J'ai donc changé de compte Twitter. Je l'avais annoncé et j'en avais expliqué les raisons qui tournaient autour de l'idée suivante :
"Je vais donc fermer mon compte Twitter lorsque j'atteindrai les 10 000 followers parce que j'ai envie d'avoir l'impression que je reste maître des espaces discursifs dans lesquels je m'exprime, pour garder une vague impression d'y être encore libre de m'y exprimer comme je l'entends afin, justement, de pouvoir me rassurer sur le fait que j'y sois entendu. Et que cette maîtrise, en tout cas sur Twitter, passe par une mesure. Et que 10 000 ce n'est plus une mesure mais, à mon échelle, la limite d'une dé-mesure."
Mon arrivée sur le réseau Twitter date d'Octobre 2008. Il m'a donc fallu presqu'exactement 10 ans pour atteindre 10 000 followers.
En plus des raisons expliquées dans cet article, le "pari" et l'étude que constitue ce changement de compte (au titre de l'observation participante) est de mesurer le ratio entre une audience bâtie sur des phénomènes de popularité éphémères (dans mon cas, le dernier en date est la reprise de mes articles sur les Gilets Jaunes et les passages médiatiques – radio, télé, presse écrite – qui ont suivi) et l'audience "réelle et raisonnable" liée à une communauté d'intérêt, de pratique ou de pensée.
Au moment où j'écris ces lignes (16 décembre 2018), je pense que l'audience "réelle et raisonnable" de mon compte se situe davantage autour de 2000 ou de 3000 followers qu'au-delà des 10 000. Nous verrons bien si j'ai raison ou tort 🙂
<Spoiler Alert> Nous sommes le 26 Février, je reprends l'écriture de cet article, et mon nouveau compte est à … 2867 Followers 🙂 </Spoiler Alert>
La bascule s'est effectuée le dimanche 16 décembre dans la soirée. La première "difficulté" fut d'arriver à créer un nouveau compte sans avoir à donner une nouvelle adresse mail ou un nouveau numéro de téléphone. Heureusement, Twitter accepte – pour l'instant – un simple alias Gmail en guise de nouvelle adresse. Mais cette difficulté renvoie une nouvelle fois à l'individualisation extrême qui verrouille l'usage de ces écosystèmes. Naturellement ce n'est pas compliqué d'ouvrir une nouvelle adresse mail pour ouvrir un nouveau compte, mais très vite on tombe sur la quasi-obligation de donner un numéro de téléphone "pour la sécurité", et là c'est quand même plus compliqué de changer de numéro de téléphone … Donc bref, un simple "alias" Gmail et hop c'est parti.

Consigne
Reproduisez fidèlement le passage de l'article sur le changement de compte Twitter qui va de "En plus des" jusqu'à "ou de pensée.".

Extrait des données
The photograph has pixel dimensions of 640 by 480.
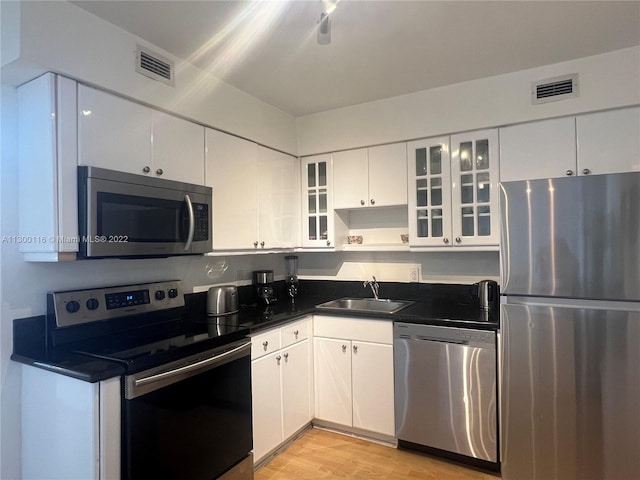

Corrigé
En plus des raisons expliquées dans cet article, le "pari" et l'étude que constitue ce changement de compte (au titre de l'observation participante) est de mesurer le ratio entre une audience bâtie sur des phénomènes de popularité éphémères (dans mon cas, le dernier en date est la reprise de mes articles sur les Gilets Jaunes et les passages médiatiques – radio, télé, presse écrite – qui ont suivi) et l'audience "réelle et raisonnable" liée à une communauté d'intérêt, de pratique ou de pensée.